▶ _To be done_
Pick up the story below about giving a father soap-on-a-rope and keep writing from its last sentence.

▶ _Extracted text_
>> START
Every June and December during my early years as a
gift giver, I gave my father a carefully wrapped soap-on-the-rope. My
dad, without fail, responded with what I took as delight, commenting on
its color or scent before dutifully hanging
it from the showerhead in the master bathroom. There it would stay,
untouched, I later learned, until he could quietly slip it into the
trash.
Turns out that THE perfect Father’s Day/Christmas
gift—a woodsy-smelly, interestingly hued bar that hung from a rope so
you could NEVER DROP IT—gave my father a wicked rash. Yet, for love of
me and my enthusiasm he spared my feelings until
I was mature enough to see the tender humor in this semiannual
exchange.
>> END
▶ _Material supplied_
>> START
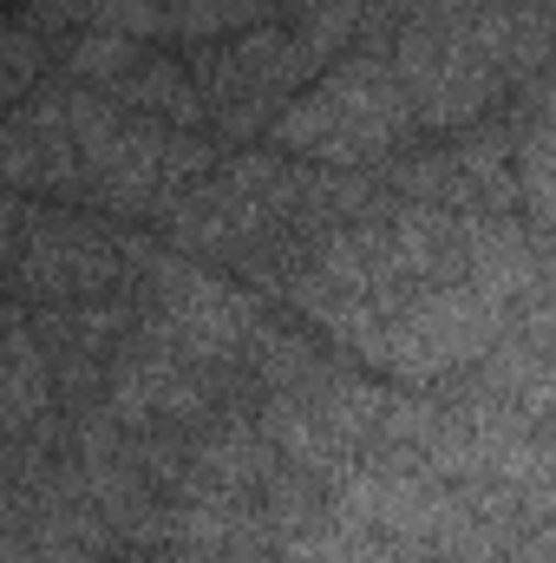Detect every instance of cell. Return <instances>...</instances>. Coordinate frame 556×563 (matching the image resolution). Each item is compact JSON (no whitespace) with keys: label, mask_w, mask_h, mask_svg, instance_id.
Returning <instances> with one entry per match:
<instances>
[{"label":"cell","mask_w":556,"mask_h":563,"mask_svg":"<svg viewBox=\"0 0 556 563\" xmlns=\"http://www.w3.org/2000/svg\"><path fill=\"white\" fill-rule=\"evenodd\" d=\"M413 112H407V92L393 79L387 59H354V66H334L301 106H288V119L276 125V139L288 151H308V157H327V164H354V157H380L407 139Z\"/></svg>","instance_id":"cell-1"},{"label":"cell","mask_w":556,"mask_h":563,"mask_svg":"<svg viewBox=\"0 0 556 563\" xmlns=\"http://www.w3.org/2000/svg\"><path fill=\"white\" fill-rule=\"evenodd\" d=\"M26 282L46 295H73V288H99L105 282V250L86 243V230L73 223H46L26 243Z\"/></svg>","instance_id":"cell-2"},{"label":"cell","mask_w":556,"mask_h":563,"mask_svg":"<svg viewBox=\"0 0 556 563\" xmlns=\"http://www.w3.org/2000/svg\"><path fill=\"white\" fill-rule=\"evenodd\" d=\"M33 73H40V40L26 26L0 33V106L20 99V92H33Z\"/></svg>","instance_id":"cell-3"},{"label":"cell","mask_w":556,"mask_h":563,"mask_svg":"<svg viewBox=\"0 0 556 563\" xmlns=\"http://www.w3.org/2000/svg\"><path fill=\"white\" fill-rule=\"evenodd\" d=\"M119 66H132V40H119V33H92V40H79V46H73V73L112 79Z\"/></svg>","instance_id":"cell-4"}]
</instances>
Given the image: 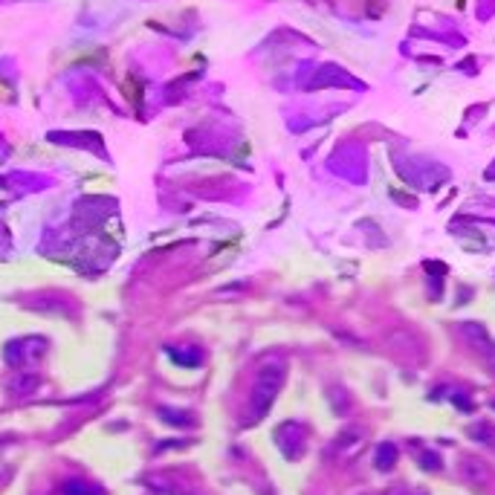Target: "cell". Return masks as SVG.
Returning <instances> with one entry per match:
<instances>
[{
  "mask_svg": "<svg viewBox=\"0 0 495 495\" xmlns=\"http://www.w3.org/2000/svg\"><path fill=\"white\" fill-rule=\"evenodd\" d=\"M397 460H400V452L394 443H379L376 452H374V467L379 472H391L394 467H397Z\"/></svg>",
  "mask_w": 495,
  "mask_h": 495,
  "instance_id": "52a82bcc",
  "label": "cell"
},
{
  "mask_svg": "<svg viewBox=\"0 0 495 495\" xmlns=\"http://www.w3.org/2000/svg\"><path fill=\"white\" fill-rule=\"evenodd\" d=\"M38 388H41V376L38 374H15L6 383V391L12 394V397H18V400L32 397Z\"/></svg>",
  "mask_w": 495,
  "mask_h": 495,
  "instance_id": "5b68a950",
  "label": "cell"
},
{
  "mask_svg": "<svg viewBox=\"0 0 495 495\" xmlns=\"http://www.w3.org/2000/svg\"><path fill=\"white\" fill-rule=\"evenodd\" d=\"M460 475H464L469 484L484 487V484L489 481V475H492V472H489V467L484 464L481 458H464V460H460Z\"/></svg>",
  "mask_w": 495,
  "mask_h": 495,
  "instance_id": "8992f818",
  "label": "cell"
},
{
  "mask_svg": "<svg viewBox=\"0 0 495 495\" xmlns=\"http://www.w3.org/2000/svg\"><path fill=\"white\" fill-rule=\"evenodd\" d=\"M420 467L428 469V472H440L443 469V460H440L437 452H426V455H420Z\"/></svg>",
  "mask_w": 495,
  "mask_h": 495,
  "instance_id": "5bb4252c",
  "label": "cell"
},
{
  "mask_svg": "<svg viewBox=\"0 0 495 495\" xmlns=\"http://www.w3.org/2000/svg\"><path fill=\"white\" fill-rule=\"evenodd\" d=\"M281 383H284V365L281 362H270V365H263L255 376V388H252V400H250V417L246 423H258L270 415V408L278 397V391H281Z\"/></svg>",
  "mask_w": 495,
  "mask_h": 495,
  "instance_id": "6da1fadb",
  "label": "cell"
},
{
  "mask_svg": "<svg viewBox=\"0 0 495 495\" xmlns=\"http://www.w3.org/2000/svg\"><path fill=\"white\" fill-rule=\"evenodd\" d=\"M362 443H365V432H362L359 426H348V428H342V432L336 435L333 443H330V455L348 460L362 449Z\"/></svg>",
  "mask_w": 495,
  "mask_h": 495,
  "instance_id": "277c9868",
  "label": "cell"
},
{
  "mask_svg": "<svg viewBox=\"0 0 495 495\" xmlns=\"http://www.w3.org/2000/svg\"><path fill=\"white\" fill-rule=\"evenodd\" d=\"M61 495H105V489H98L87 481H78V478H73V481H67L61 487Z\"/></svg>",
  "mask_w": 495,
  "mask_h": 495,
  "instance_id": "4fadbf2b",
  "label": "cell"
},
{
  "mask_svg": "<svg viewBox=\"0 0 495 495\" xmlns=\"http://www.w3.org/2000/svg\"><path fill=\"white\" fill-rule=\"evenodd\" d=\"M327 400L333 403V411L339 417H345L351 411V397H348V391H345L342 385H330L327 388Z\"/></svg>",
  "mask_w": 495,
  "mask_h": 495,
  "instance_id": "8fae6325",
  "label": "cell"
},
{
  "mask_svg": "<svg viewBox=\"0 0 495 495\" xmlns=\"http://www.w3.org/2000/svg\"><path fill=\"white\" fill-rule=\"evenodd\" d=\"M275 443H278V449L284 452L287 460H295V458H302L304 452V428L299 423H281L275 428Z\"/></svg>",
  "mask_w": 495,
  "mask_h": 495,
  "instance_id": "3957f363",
>> END
▶ _Response_
King David, nearing the end of his life in 1
Chronicles, blesses God as the source of everything—including the gifts
the people have just offered (29:6ff). He marvels at the absurdity of
presuming to “give” something to the One who is source
of all: “who am I, and what is my people…. For we are aliens and
transients before you” (v.14-15). And yet God has claimed them as
children and takes delight in them and their openhearted gesture of
giving “without ulterior motive,” as the word translated
“uprightness” suggests.
What gift of yourself might this season of Lent be
inviting you to share? Can you imagine God receiving it with the
pleasure of a love-smitten parent beholding a beaming child as she
thrusts forth a present and squirms with glee at the
surprise inside? Do not be afraid of getting it wrong. God will not
reject you. The God who is the source of all that is good takes delight
in you.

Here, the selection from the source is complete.